On Dec. 6, 2005, my father was acquitted of 8 of the 17 charges against him, though the jury voted 10 to 2 for full acquittal. Those holding out for conviction were the only two who listed themselves as readers of the Tampa Tribune, a paper which had slandered him for over a decade. Two of my father's three co-defendants were fully acquitted; the jury did not return a single guilty verdict in over 100 charges. The verdict was a testament to the hollow nature of government's case--an especially strong statement in the midst of post 9/11 hysteria.

Following the trial, the government had the option of dropping the charges against my father, but chose not to, once again revealing the political nature of his case. At the same time, they decided to casually drop tax-evasion charges against the founder of Hooters whose jury split evenly on his conviction.

Facing the prospect of a new trial that would drain my family emotionally and financially, my father decided to plead guilty to one charge of nonviolently supporting a designated terrorist group. In return, the government signed a plea agreement promising to drop the remaining charges, recommend the minimum sentence (which would have basically amounted to time-served) and allow my father to walk free on the condition that he leave the country. Disregarding the prosecutors' recommendation and dismissing the jury's verdict, the judge in the case gave my father the maximum sentence, which pushed his release date to this month.

Sadly, our story does not end there. An overzealous federal prosecutor with a documented record of bigoted remarks against Muslims, Gordon Kromberg, is trying to force my father to testify before a grand jury in Virginia in direct violation of his plea agreement. This is a ploy to bring further charges against my father and prolong his imprisonment -and our suffering--as much as possible. Kromberg himself bitterly referred to the plea agreement as a "bonanza" for my father.

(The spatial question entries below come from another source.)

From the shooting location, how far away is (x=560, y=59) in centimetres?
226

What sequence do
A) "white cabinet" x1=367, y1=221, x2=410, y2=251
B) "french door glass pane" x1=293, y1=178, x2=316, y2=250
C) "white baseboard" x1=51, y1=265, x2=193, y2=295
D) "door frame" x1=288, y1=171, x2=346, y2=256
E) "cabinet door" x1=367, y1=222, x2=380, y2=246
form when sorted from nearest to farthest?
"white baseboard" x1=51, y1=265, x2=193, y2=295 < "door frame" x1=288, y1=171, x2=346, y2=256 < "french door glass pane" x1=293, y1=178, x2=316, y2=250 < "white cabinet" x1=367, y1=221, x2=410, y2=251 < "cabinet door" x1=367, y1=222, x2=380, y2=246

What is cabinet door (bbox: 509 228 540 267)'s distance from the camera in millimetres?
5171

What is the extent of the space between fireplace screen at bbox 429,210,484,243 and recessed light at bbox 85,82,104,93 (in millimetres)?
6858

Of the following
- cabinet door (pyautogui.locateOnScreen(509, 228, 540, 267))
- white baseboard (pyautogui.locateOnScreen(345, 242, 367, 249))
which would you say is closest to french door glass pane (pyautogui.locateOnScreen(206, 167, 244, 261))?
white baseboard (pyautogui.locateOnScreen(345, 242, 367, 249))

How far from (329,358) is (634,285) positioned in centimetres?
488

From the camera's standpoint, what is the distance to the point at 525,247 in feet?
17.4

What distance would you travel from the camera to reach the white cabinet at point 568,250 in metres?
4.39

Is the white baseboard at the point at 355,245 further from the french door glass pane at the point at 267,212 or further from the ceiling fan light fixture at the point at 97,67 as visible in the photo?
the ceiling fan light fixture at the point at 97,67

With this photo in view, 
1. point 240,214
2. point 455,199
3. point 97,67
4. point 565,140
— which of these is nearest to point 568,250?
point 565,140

Shortly before the Muslim observance of Ramadan began last October, Kromberg revealed an ulterior political motive behind his prosecution. When my father's attorney requested to delay a prison transfer during the holy month, a time he would have liked to spend with visits from his family, Kromberg responded:

"If they can kill each other during Ramadan, they can appear before the grand jury. I am not going to put off Dr. Al- Arian's grand jury appearance just to assist in what is becoming the Islamization of America."

Kromberg's racist outburst clearly calls his objectivity into question. Another reason my father has been reluctant to testify before a grand jury is because we fear Kromberg is setting up a perjury trap. The prosecutor did just that with another Muslim defendant in Virginia, who was acquitted by a federal judge. Following his acquittal, Kromberg summoned him to testify before a grand jury and charged him with making false statements when he didn't like his answers. The man, Sabri Benkhala, is now facing 25 years in prison.

My father has endured a decade of surveillance and government harassment, a draining six month trial, and the demonization of his entire family by self-serving right-wing demagogues, all the while hoping his nightmare would end. It should have when he was acquitted by a jury and the government promised his freedom. Surely, the fulfillment of that promise is not too much to ask.